Roy Lavon Brooks (born 1950) is an American legal scholar who served as Warren Distinguished Professor of Law and was named a University Professor twice at the University of San Diego School of Law. Brooks is a specialist in civil rights law, legal theory, critical theory, post-conflict justice, and reparations for slavery. He has authored or edited more than 20 books. Brooks is known for framing diverse post-civil rights approaches to social justice, for developing the "atonement model" for reparations, for framing critical theory as a general theory of law and incorporating it into the Supreme Court's deliberative process, and for his role as a founding member of the Critical Race Theory movement.

In 2025, Brooks announced his retirement from the University of San Diego School of Law after 47 years on the faculty.

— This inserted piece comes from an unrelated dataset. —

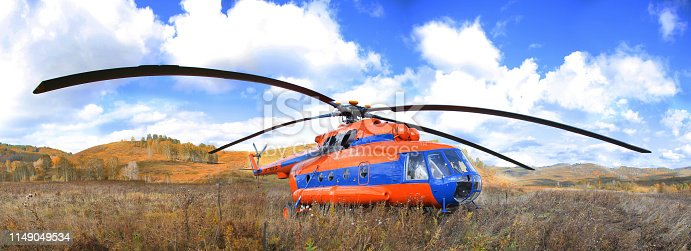 istock Helicopter on the background of the autumn landscape 1149049534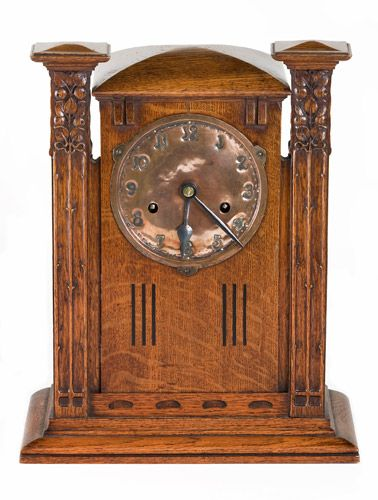 John Ednie (1876-1934) - Mantel Clock. Carved & Inlaid Oak with Hammered Copper Dial. Glasgow, Scotland. Circa 1900.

He was the first Black professor at the university, having been recruited in 1979 by Provost Sister Sally Furey, who traveled to New York to persuade him to leave his position at Cravath, Swaine & Moore. Brooks received tenure after his second year of teaching and was twice named University Professor, the university's highest academic honor. He received the Thorsness Prize for Excellence in Scholarship four times and the Thorsness Prize for Excellence in Teaching four times. The university established the Roy L. Brooks Distinguished Lecture Series in 2023.

==Early life and education==
Brooks was born in 1950 in New Haven, Connecticut, a few miles from Yale University. He earned his Bachelor of Arts degree from the University of Connecticut and his Juris Doctor from Yale Law School in 1975, where he served as senior editor of the Yale Law Journal. During his time at Yale, Brooks helped to initiate civil rights discussions at what students called the "Black Table" in the law school cafeteria, where he engaged social justice debates with classmates, including Bill Clinton, Hillary Rodham, Clarence Thomas, Samuel Alito, Lani Guinier, and Russ Frisby, among others.

==Academic career==
Brooks joined the University of San Diego School of Law faculty in 1979, becoming the institution's first tenured Black professor. He received tenure after only his second year of teaching.

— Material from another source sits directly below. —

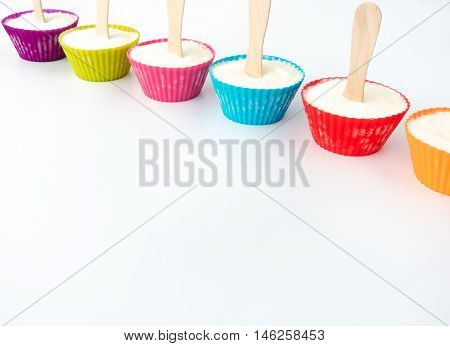 Colorful cupcake cases with a wooden ice lolly stick in the middle filled with vanilla ice cream.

In 1995, Brooks was one of two professors named the first Warren Distinguished Professor of Law, the highest honor the law school confers for excellence in scholarship. In 2005 and again in 2018, Brooks was named University Professor, the highest honor bestowed university-wide by USD for "outstanding scholarly achievement." The university established the Roy L. Brooks Distinguished Lecture Series in his honor in 2023.

Brooks is a member of the Authors Guild and holds a Lifetime Membership in the American Law Institute.

== Work and research ==

=== Social justice framings ===
Brooks often uses the "Black Table" at Yale Law School, where law students gathered in the 1970s to discuss diverse perspectives on social justice issues, especially racial justice, as a metaphor for the intellectual rigor and respectful disagreement that Brooks advocates in many of his works. Harvard Law Professor Charles Ogletree called Brooks’ social justice scholarship "powerful, thorough, and compelling." University of Virginia Professor Alex M. Johnson wrote that "it will revise how the debate on race is addressed."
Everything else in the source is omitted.